GEZİ = (gezi nedir; gezi ne demek; gezi İngilizcesi) a. 1. Ülkeler veya şehirler arasında yapılan uzun yolculuk, seyahat. 2. Gezmek, görmek, eğlenmek amacıyla yapılan yolculuk: «Kafile, rol alan şahıslar tarafından yapılan türlü oyunlarla geziyi tamamlar.» -A. K. Tecer. 3. Gezilip hava alınacak yer. 4. Gezinti yeri: İnönü gezisi.
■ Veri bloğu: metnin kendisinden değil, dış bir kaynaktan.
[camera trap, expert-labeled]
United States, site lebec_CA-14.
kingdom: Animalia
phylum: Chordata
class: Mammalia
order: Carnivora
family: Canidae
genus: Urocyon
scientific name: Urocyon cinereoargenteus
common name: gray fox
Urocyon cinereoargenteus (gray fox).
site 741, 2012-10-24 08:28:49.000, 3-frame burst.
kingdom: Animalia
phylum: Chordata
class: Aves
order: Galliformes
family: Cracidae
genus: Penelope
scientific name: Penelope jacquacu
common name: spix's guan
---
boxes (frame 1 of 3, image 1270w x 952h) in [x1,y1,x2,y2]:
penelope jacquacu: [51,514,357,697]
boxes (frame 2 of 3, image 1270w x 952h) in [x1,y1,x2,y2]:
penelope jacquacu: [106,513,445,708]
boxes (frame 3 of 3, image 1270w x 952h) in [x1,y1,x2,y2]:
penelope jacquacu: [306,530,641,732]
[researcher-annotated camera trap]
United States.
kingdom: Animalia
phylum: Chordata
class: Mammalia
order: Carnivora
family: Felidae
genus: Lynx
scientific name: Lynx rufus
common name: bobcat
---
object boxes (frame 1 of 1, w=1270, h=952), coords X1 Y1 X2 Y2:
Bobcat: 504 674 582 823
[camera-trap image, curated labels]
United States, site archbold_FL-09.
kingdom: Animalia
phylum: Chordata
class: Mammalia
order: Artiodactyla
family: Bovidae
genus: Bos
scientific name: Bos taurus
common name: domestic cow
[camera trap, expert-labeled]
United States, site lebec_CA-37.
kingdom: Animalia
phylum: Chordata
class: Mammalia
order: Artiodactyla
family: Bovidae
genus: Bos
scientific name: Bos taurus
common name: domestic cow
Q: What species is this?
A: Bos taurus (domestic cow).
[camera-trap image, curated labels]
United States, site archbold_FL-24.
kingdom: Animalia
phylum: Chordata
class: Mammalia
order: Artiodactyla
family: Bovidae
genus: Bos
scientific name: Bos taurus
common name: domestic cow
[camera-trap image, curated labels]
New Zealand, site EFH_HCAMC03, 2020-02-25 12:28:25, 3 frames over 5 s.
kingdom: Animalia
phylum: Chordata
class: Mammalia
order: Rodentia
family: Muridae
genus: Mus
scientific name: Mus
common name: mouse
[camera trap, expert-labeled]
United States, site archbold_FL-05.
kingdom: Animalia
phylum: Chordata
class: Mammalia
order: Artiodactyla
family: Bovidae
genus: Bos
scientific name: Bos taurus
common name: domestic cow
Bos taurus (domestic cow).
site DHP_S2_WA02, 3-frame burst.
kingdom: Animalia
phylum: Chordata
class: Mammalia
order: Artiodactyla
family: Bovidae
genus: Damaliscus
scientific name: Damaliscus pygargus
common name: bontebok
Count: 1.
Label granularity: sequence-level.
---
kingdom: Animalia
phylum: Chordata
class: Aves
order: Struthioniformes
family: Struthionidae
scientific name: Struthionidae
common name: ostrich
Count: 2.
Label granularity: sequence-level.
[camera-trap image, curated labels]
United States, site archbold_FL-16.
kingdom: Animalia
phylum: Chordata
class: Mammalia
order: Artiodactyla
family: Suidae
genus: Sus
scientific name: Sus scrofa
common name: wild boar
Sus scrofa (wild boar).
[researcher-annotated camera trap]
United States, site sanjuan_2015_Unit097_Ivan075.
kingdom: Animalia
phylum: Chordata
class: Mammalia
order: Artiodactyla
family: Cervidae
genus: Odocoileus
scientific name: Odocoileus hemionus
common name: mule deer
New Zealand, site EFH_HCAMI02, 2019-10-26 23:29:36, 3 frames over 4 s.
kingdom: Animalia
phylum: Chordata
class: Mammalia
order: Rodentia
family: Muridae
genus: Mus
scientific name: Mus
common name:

Taksim gezisi.
GEZİ = (gezi nedir; gezi ne demek; gezi İngilizcesi) Bir nevi ipek kumaş.
GEZİ = (gezi nedir; gezi ne demek; gezi İngilizcesi) Düğünlerde ev ev kına gezdirme.
GEZİ = (gezi nedir; gezi ne demek; gezi İngilizcesi) Hareli ipek kumaş.
GEZİ = (gezi nedir; gezi ne demek; gezi İngilizcesi) Köşe.
GEZİ = (gezi nedir; gezi ne demek; gezi İngilizcesi) Köy halkının, köy odasına gelen misafire, çobana, imama sıra ile yemek göndermesi.